Since the C13 MSTUS is always present at the same concentrations this normalization not only avoids any arbitrary quality in the NF but also means that every suppression corrected and normalized sample can be directly compared to any other similarly treated sample, i.e., has the same amount of IS in it.

There is one additional aspect of this algorithm to consider, namely, in practice some samples have more compounds than others.

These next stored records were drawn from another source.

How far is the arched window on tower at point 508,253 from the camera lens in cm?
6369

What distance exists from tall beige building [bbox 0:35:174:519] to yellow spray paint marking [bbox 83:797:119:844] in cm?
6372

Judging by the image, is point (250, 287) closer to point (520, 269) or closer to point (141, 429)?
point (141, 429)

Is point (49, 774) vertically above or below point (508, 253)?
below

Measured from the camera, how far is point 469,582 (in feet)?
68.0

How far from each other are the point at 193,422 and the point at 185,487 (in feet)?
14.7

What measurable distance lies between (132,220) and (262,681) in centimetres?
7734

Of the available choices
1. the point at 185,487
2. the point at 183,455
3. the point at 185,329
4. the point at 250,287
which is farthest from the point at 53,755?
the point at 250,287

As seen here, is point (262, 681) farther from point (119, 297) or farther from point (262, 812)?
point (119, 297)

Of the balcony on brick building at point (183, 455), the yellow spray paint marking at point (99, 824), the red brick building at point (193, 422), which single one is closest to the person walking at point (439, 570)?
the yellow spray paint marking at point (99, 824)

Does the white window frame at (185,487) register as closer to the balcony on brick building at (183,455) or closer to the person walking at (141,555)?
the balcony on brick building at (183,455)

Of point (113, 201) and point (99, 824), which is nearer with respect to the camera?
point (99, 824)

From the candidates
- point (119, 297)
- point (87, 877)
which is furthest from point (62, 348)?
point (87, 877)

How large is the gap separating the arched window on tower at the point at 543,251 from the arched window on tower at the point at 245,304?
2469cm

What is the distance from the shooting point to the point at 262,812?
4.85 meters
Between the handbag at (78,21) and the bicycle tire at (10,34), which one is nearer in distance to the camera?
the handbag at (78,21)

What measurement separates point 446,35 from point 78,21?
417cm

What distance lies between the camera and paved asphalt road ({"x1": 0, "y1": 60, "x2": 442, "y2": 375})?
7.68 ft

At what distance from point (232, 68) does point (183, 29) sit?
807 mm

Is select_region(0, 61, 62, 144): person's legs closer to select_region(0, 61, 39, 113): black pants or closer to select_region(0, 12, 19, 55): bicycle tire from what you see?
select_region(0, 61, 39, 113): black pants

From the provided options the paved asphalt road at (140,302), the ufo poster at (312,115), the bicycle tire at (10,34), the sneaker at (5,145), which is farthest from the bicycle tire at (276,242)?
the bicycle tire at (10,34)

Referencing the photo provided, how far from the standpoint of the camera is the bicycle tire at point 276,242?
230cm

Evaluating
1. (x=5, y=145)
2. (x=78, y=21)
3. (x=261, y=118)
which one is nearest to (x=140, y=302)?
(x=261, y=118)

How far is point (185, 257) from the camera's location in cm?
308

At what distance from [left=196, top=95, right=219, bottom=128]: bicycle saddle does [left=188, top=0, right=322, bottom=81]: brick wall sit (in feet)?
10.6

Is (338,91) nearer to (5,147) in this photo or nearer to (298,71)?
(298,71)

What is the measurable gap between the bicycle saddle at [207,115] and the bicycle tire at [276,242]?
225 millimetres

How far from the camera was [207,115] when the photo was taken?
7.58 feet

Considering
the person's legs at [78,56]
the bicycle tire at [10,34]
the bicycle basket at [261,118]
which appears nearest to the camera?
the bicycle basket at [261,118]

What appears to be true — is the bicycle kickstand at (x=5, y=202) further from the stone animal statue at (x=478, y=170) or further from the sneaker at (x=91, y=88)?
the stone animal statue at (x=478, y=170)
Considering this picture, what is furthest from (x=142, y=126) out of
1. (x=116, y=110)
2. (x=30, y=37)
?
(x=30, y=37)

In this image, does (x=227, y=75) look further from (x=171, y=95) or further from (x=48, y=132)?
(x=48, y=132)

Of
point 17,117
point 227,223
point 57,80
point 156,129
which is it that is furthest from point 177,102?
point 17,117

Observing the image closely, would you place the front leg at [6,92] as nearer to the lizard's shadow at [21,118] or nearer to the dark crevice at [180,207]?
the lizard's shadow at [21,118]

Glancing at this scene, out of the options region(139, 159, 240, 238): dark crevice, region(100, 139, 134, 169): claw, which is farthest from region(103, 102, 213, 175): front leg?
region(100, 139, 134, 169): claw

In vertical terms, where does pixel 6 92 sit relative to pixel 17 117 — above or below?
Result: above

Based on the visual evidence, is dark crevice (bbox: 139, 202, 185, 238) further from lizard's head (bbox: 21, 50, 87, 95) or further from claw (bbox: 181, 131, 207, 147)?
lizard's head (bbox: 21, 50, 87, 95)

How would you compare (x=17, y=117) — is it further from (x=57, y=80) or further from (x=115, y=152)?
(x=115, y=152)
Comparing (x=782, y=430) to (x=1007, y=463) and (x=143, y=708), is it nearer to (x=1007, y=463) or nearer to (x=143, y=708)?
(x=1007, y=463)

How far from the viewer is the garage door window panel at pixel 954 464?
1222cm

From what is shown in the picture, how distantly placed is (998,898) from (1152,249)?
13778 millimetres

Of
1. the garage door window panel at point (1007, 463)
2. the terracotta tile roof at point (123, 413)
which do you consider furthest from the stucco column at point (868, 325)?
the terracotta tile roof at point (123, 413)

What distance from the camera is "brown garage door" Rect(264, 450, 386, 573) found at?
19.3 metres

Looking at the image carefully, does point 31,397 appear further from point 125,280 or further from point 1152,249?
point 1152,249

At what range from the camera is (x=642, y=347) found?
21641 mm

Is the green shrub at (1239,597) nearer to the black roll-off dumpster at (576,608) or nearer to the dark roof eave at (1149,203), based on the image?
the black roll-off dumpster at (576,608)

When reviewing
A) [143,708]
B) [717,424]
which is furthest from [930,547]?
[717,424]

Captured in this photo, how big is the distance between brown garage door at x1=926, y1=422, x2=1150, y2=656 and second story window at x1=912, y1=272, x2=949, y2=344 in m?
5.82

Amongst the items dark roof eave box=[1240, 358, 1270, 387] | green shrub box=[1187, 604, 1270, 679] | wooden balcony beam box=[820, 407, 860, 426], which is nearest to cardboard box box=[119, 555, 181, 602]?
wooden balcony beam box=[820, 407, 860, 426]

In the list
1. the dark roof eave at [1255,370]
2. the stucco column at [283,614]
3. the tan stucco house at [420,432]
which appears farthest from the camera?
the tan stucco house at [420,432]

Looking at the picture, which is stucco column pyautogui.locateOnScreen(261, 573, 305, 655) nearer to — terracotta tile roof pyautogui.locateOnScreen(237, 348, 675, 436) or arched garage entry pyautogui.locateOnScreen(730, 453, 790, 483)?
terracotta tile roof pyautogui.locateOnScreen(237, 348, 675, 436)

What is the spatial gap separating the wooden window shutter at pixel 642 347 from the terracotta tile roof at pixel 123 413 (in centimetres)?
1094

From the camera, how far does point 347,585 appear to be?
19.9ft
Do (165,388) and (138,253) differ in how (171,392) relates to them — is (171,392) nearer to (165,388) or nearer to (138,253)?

Since the rules of Dual MSTUS require that every C12 envelope must have a C13 envelope equivalent, the NF is a simple relative measurement; however, if you want to directly compare two or more samples the comparison should only use those compounds that are common to all the samples that you wish to compare.  The reality is that this is not that much of a restriction as the IROA software algorithms satisfactorily creates non-sparse datasets, but nevertheless it is a factor worth considering when comparing samples.

Warrick BM, Hnatyshyn S, Ott K-H, Reily MD, Sanders M, Zhang H, and Drexler DM, “Normalization strategies for metabolomic analysis of urine samples” J Chrom B 877 (2009) 547-662, doi:10.1016/j.jchromb.2009.01.007.